In her mind, she was already gone — already picturing the overgrown garden at the cottage, the silence broken only by birdsong instead of applause, the solitude that had once seemed like a punishment but now felt like salvation.
"Willowbend," she told the driver, her voice gaining strength with each syllable. "As fast as you can."
~MAGNOLIA~
"Run, little Marigold," she murmured, her voice dripping with false sympathy. "Run and hide, like the coward you are."
From her private box overlooking the theater's rear exit, Magnolia Everhart observed the unfolding of her masterpiece.
The emerald tones in her hair caught the dim lighting as she leaned forward, lips curved into a satisfied smile. Her sunset-gold eyes tracked Marigold's hunched figure through the glass of her opera binoculars.
"She's actually leaving," Magnolia murmured in anticipated glee, lowering the binoculars to take a delicate sip of champagne. "How perfectly predictable."
Her companion, the theater's financial director, shifted uncomfortably.
"Was all this truly necessary, Miss Everhart?"
Magnolia's smile hardened.
"Necessary? My dear man, it was inevitable." She traced a manicured finger around the rim of her glass. "Prima ballerinas don't just step aside. They must be...displaced."
Below, Marigold climbed into a taxi, her once-impeccable posture now a study in defeat. Something flickered across Magnolia's face — perhaps the ghost of sisterly connection — before vanishing beneath triumph.
"You've been planning this for years," the director observed.
"Since we were children," Magnolia replied, her voice softening with remembrance.
"Always Marigold in the spotlight while I stood in the wings.
'The talented twin,' they called her." A flash of bitterness sharpened her features.
"No one ever saw that I worked twice as hard for half the recognition. "
She rose, moving to the window with feline grace.
The taxi disappeared around a corner, carrying her sister away from everything she'd ever loved.
"Did you see her face?" Magnolia whispered, pressing her palm against the cool glass. "When she realized I orchestrated this grand scheme of utter embarrassment with her fiancé of all people. When she understood it was all orchestrated? I bet she’s realizing if Rowan boldly rejected her, so did the rest of her pack. She’d be a fool to try and return home.
" A quiet, satisfied laugh escaped her. "Worth every moment of waiting in her shadow. "
Her reflection stared back at her from the darkened glass — so like Marigold's, yet fundamentally different. Where one twin's eyes had filled with heartbreak, the other's now shone with triumph.

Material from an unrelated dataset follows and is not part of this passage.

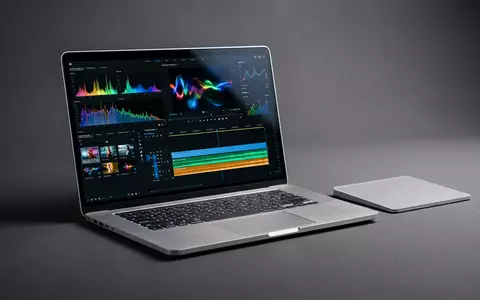 Fotorealistische Studioaufnahme von Streaming-Laptop zum Thema Joyn App, ISIN DE000PSM7770, klare Lichtfuehrung - Foto: THN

"The company will announce my promotion to principal dancer tomorrow," she said, turning back to her companion. "After a respectful interval, of course. We mustn't appear opportunistic."
The freckles across her cheeks seemed to darken as she smiled, already imagining tomorrow's headlines, the flowers that would soon flood her dressing room— Marigold's dressing room.
"She'll recover," the director offered weakly.
"Oh, I'm counting on it," Magnolia replied, draining her champagne. "Marigold always was annoyingly resilient. But by the time she does..." She gestured around the opulent box, to the stage beyond, to the world she had coveted for so long. "All of this will be mine."
She closed her eyes briefly, savoring the moment when everything had changed— when she'd finally stepped out of her sister's shadow and into the spotlight that had always been meant for her.
The future was hers for the taking, and she would let nothing, and no one, stand in her way.
"To transformation," she whispered to the empty space where Marigold had been. "Yours...and mine."